##### Provided material

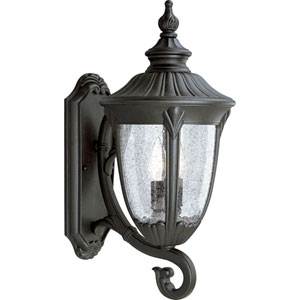 P5823-31:  Meridian Black Two-Light Outdoor Wall Lantern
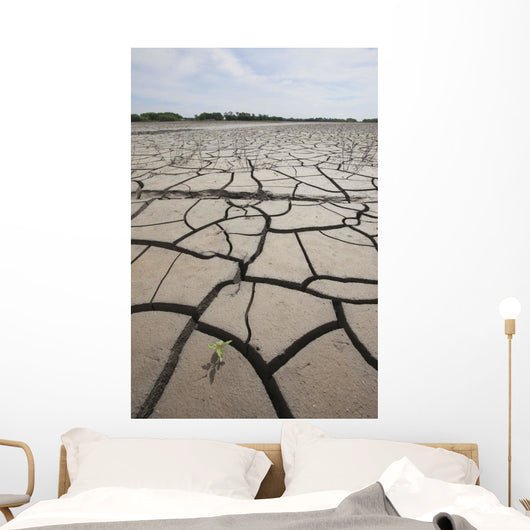 Large Cracks In The Earth From Dry Ground Wall Mural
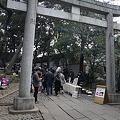 Photos: yoyohachi110206002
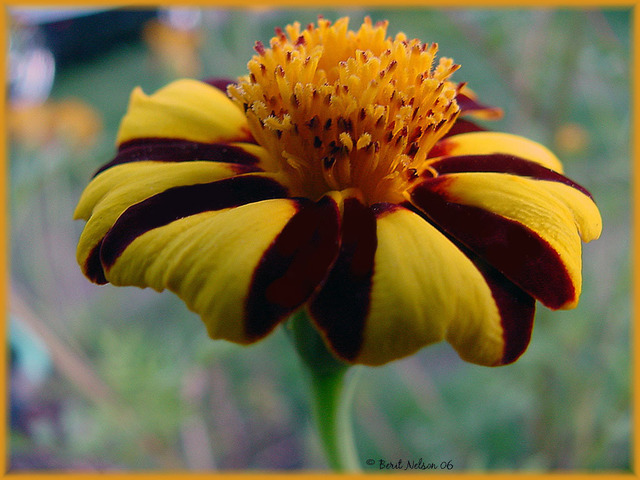 Berit Nelson  'Pinwheel Marigold', created in 2006, Original Photography Other.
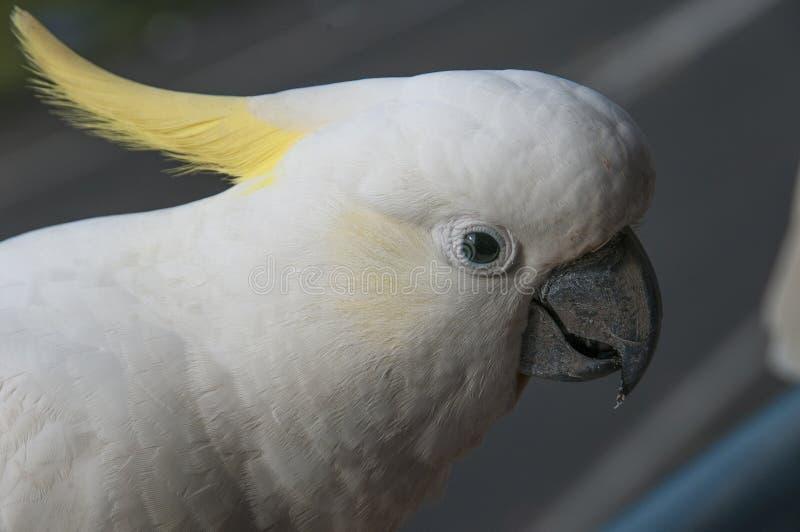 Australijski Czubaty kakadu głowy strzał Cacatua galerita fotografia stock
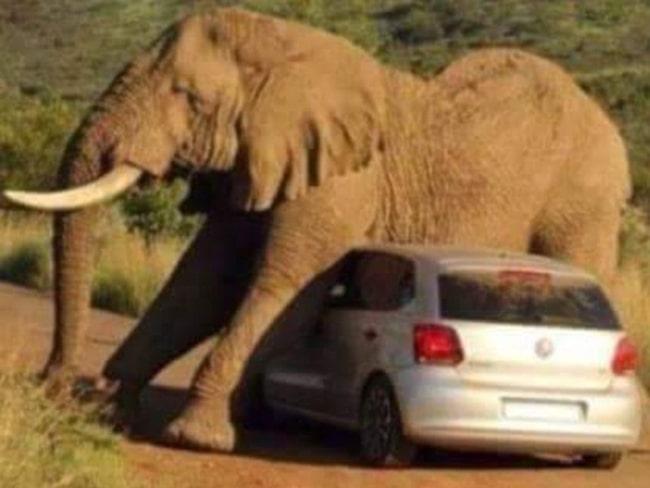 Känns skönt i magen – en elefant i en sydafrikansk nationalpark använder en gästande bil som magkliare.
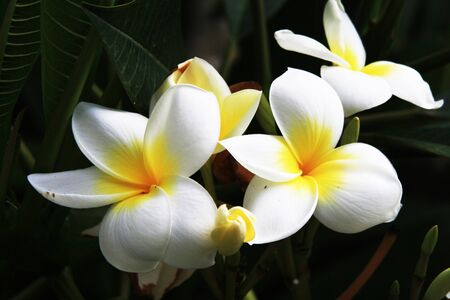 asterids: plumeria alba,Gran Canaria,Spain Stock Photo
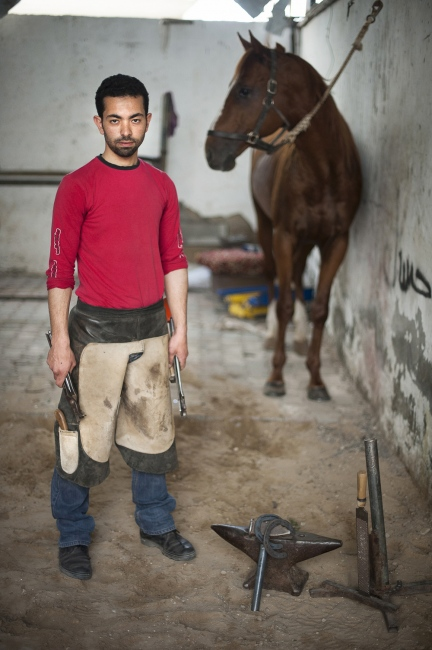 'The Horse is an honest beast' says 27 year old Abood Rahma Ghefray. He is the Gaza Strip's only blacksmith. Trained by his father since the age of 14 and furthered his equestrian education at the 'British University' in Jordan. He re-shoes approximately 40 horses per month. Abood is also a keen horse racer himself.
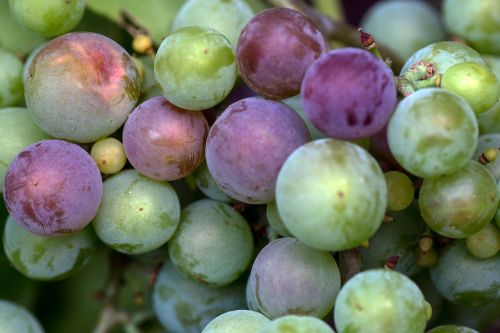 grapes macro immature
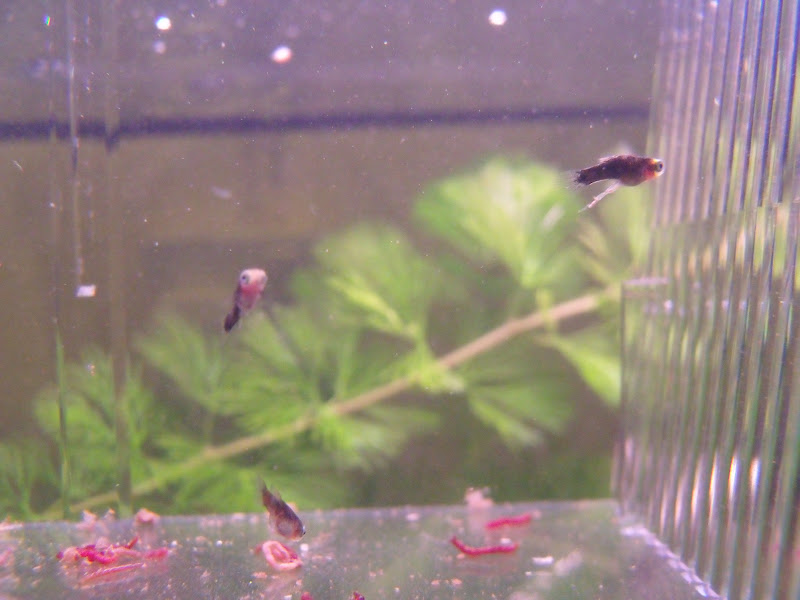 Platy Fry Now 3 Weeks Old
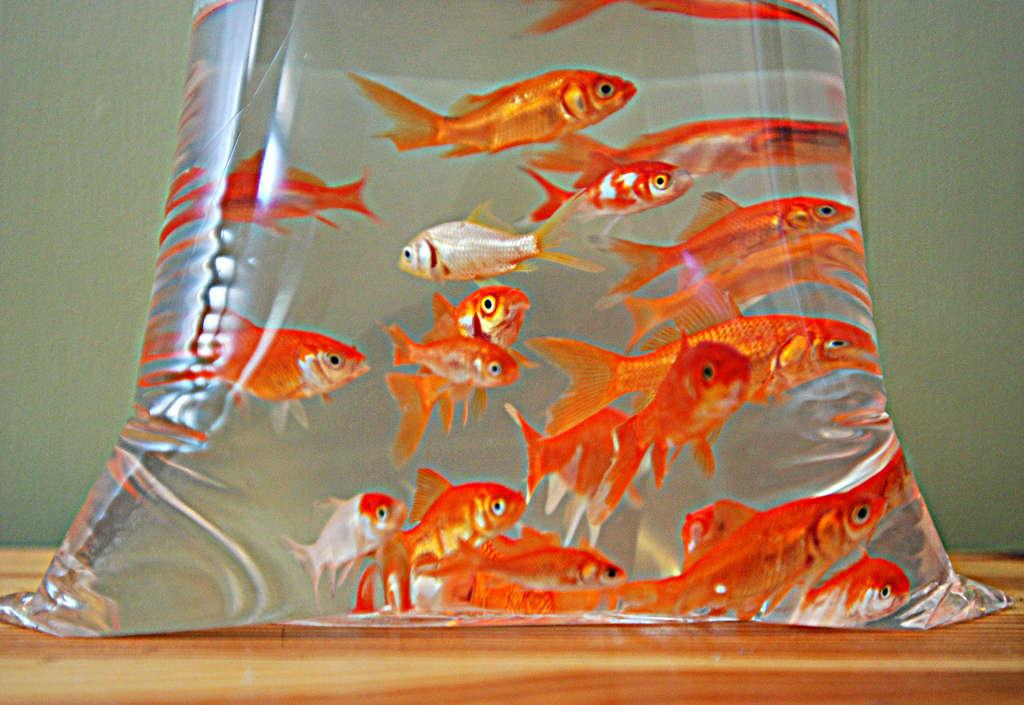 poissons introduits dans l'aquarium et dans un sac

##########

> _What to do_
Pictures must be left out of the answer, which should be exactly the lines from the one holding "asterids: plumeria alba,Gran" through the last line of the entries above, both included; please add nothing.

> _Problem solution_
 asterids: plumeria alba,Gran Canaria,Spain Stock Photo
 'The Horse is an honest beast' says 27 year old Abood Rahma Ghefray. He is the Gaza Strip's only blacksmith. Trained by his father since the age of 14 and furthered his equestrian education at the 'British University' in Jordan. He re-shoes approximately 40 horses per month. Abood is also a keen horse racer himself.
 grapes macro immature
 Platy Fry Now 3 Weeks Old
 poissons introduits dans l'aquarium et dans un sac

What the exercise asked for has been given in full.